The AquaPad displayed all these types of webpages which we expressly tested
(ie. we didn't test every single type of web programming) without
any problems whatsoever.
We have presented a lot of information about a
relatively simple device, and as there are not really any mobile devices on the
market, we have largely been comparing the AquaPad against computing solutions
consumers are likely to be using such as notebooks and desktops. In that regard, the
Midori Linux based AquaPad has its limitations, but they are not unworkable. As
a mobile platform to browse the web the AquaPad functions well - most
major websites that deliver content, or news, are built using the most
widely acceptable programing. With the exception of Hotmail, we had no difficulties
exploring CNN, or TransmetaZone for example.
Multimedia or artistic websites that make
use of Java or Shockwave present a hurdle for the AquaPad, so that
is something to be aware of. However,
support for RealAudio applications like streaming audio or video,
and Flash5 is superb, so I guess it's a bit of a trade off.
With its 500MHz Crusoe processor, the AquaPad
seemed well equipped to handle the variety of tasks we threw at it, and users who have never used Linux before will
be comforted by the Windows-like user interface. The screen size is good for most
of the websites on the web at the moment, but as webpages
move away from the 800x600 pixel screen support to the larger and more common 1024x768 resolutions,
the AquaPad may find itself outsized. For the moment, this is not a problem however.

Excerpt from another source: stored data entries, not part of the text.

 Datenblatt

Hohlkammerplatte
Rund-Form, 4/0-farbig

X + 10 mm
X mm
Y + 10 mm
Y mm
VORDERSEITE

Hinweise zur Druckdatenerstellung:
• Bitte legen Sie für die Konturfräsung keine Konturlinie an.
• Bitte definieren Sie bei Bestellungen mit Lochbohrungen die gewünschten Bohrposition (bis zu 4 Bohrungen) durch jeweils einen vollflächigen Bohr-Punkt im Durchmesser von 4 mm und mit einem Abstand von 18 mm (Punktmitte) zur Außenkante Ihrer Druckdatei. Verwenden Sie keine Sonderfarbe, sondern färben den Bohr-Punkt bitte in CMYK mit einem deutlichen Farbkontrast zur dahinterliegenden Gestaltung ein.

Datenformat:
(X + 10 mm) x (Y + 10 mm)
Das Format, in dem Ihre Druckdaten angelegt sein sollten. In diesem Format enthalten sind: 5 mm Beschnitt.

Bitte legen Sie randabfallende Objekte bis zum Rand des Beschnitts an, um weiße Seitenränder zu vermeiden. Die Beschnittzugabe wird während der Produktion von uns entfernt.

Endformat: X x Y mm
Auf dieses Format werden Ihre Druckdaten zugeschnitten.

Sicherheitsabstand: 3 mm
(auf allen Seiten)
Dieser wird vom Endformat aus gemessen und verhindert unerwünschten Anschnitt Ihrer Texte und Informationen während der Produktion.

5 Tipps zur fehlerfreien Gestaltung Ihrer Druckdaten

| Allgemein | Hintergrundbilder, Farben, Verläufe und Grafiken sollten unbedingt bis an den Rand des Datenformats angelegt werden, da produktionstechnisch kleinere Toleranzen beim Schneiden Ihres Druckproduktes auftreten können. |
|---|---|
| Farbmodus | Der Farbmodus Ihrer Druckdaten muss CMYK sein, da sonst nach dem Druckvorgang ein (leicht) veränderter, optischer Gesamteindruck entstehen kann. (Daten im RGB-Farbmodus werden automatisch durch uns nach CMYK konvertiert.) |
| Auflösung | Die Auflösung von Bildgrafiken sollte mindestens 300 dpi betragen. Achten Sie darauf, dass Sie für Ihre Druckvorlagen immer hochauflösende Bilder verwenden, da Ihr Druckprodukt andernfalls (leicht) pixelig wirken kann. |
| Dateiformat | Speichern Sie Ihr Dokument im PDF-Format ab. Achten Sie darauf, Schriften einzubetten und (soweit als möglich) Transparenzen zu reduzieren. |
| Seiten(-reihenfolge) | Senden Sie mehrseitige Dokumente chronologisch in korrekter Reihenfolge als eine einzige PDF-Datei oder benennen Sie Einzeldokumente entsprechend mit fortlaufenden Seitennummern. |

Probably the neatest thing about the AquaPad
was its ability to remotely update the OS over the internet. Battery life is good at
just over 3 hours for average web surfing, but placing the DC power port
(along with the USB and headphone jacks) behind the small door was
awkward. I personally would have preferred to see these ports in a recessed area or along
one edge protected by rubberized covers than the fold-down hard plastic port cover used.
unit is comfortable
to hold, and the magnesium alloy casing offers a tough alternative to
what would otherwise be plastic. I especially like the little spot to hold the stylus, and
found the on screen keyboard acceptable in terms of speed for entering in URL addresses.
Memory is one area I
think FIC could improve upon. Including a Compact Flash card with the AquaPad would
be one step in the right direction, but perhaps switching out the
OS's CF card for an IBM microdrive would be even better, even with Linux. FIC tell
us that the versions with Windows 98/ME/2000 make us of an internal microdrive however.
While we used the AquaPad extensively for web surfing and
streaming audio playback during our evaluation, the problems gaining access into
Hotmail limited its use to us a mobile platform for email. An integrated email
client would be an interesting addition for the device to support, especially if
the memory card was included.
There really is no one line summary that we can make about the AquaPad because
its uses are so varied and depend on what each individual user requires. In terms
of surfing, 80% of websites we tested it on had no problems and the
pages were displayed correctly. Audio quality through the speaker was so so,
but via the headphones excellent. The LCD panel was easy to read and bright
enough for an office environment, and the touch screen is quite user friendly once
you get accustomed to it. Whether or not the AquaPad is right
for you, and your intended applications is up to you, but FIC definitely have something interesting
here with this little blue magnesium device, and it is sure to turn heads!